Às vezes, o Supremo também não se ajuda, essa é outra franja.
Às vezes, o Supremo também não se ajuda
Quando o Supremo não se ajuda?
Por exemplo, foro privilegiado. Nós já tínhamos decidido restringir o foro. Passado algum tempo, a maioria estendeu. Como dizia o ministro Marco Aurélio (Mello), a maioria sempre é sábia. Mas eu fiquei vencido, porque eu achava que não devia mudar. Porque o Supremo precisava se ajudar, não precisava elastecer essa competência.
E quando o STF entra em temas que seriam de competência do Congresso?
Esse é outro exemplo. Eu sou o relator do Uber (o processo sobre relação de trabalho por aplicativo). Eu tinha pautado para o julgamento. veio aqui uma comissão de parlamentares dizendo que estavam prestes, por consenso, a votar um projeto de lei. tirei da pauta. Autocontenção.
Ainda há reclamações da opinião pública sobre o excesso de decisões monocráticas no STF. O que o sr. pensa sobre isso?
O tribunal fala prioritariamente por meio do colegiado.
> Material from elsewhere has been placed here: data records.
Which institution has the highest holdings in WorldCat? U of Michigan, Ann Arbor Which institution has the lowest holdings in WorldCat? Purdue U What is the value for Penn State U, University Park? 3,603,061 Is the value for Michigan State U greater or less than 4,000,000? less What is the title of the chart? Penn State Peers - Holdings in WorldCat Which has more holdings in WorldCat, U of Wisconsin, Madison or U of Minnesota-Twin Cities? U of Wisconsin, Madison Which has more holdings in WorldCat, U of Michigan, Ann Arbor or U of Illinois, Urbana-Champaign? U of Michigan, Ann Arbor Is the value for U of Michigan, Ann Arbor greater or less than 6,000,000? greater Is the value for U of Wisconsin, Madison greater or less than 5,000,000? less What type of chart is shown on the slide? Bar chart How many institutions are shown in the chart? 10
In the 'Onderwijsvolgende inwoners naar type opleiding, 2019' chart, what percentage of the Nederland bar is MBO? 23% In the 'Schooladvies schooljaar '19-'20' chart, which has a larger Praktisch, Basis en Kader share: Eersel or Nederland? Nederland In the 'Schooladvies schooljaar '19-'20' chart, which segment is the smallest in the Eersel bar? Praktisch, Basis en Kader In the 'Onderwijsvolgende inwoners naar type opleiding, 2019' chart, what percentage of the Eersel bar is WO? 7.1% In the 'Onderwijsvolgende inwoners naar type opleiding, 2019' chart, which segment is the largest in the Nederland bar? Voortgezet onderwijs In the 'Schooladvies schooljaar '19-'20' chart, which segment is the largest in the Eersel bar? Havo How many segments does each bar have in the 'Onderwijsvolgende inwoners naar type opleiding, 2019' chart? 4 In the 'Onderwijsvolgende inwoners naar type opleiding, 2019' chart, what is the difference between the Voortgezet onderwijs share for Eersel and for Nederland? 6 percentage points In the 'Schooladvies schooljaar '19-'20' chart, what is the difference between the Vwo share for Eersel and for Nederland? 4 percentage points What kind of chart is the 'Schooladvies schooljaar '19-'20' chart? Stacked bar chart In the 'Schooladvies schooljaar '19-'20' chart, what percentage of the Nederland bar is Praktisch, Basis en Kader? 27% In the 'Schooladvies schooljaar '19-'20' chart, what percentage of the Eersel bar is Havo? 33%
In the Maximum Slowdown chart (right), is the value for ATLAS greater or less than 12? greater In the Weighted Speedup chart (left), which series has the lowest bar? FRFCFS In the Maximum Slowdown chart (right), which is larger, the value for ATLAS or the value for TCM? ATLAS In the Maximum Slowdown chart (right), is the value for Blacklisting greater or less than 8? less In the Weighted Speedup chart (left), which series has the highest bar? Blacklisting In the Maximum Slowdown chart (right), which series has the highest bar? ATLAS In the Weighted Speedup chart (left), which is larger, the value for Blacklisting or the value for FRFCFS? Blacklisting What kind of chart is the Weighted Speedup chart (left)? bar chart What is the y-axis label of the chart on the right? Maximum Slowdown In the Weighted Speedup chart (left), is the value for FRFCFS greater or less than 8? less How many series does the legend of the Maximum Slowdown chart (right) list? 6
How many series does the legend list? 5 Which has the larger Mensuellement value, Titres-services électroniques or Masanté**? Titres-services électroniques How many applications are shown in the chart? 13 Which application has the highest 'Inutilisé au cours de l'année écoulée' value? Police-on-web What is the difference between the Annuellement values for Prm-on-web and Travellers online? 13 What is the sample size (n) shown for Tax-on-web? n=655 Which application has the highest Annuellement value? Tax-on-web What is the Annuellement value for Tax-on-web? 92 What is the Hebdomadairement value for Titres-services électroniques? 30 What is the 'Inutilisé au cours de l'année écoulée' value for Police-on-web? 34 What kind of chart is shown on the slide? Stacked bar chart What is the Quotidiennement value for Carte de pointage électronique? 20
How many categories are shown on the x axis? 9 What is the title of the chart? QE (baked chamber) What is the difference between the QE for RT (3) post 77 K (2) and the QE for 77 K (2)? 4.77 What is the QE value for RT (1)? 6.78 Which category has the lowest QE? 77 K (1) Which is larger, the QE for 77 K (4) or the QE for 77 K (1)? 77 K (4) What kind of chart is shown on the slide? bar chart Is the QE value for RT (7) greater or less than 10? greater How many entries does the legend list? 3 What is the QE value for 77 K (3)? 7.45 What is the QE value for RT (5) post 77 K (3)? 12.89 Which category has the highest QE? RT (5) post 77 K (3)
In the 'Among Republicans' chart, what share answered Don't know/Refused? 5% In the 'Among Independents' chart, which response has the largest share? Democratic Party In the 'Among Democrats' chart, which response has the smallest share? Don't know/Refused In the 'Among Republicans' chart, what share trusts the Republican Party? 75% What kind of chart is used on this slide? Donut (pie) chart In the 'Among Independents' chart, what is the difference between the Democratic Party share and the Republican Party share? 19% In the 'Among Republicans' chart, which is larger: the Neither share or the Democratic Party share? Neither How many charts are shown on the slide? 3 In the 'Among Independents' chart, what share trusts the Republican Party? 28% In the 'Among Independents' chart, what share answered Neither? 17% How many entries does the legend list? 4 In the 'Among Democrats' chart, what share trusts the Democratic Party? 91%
As decisões monocráticas são necessárias em caso de urgência, e em menor quantidade possível. E, se forem dadas, o referendo deve ser imediato.
Mas nem sempre isso acontece.
Infelizmente não.
O que pode ser feito?
O ideal é que houvesse uma compreensão de que efetivamente toda liminar dada precisaria ser submetida a referendo. Isso poderia ser automático. Dada a liminar, o sistema já converteria em processo de referendo.
Tem como fazer isso?
Sim, basta que os ministros decidam. Isso precisa ser feito por alteração regimental.
Quais processos o senhor considera prioritários para serem incluídos na pauta em 2026?
Uma das coisas que vamos discutir, isso depende obviamente do relator, o ministro Flávio Dino, é se vamos debater as emendas do orçamento secreto neste ano. A outra questão é a dos aplicativos. Se o Congresso não legislar em um tempo razoável, vou pautar. Aliás, já avisei isso ao ministro do Trabalho (Luiz Marinho).
Foi julgado recentemente o processo sobre o marco temporal para demarcações de terras indígenas, que também tinha potencial para acirrar a relação do STF com o Congresso. Essa questão ficou bem resolvida?
Aquilo tem uma certa fricção, mas acho que o tribunal andou bem.
E o processo sobre a descriminalização do aborto? O ministro Luís Roberto Barroso deixou o voto, mas o ministro Gilmar Mendes pediu destaque.
Aí precisa ver se o relator, ministro Flávio Dino, vai pautar ou não.
Há outros temas que podem provocar crise com outros Poderes a serem incluídos na pauta?
Como eu disse na primeira frase da nota, adversidades não suspendem o direito. Com ano eleitoral ou sem ano eleitoral, aquilo que se apresentar como necessário, eu vou pautar.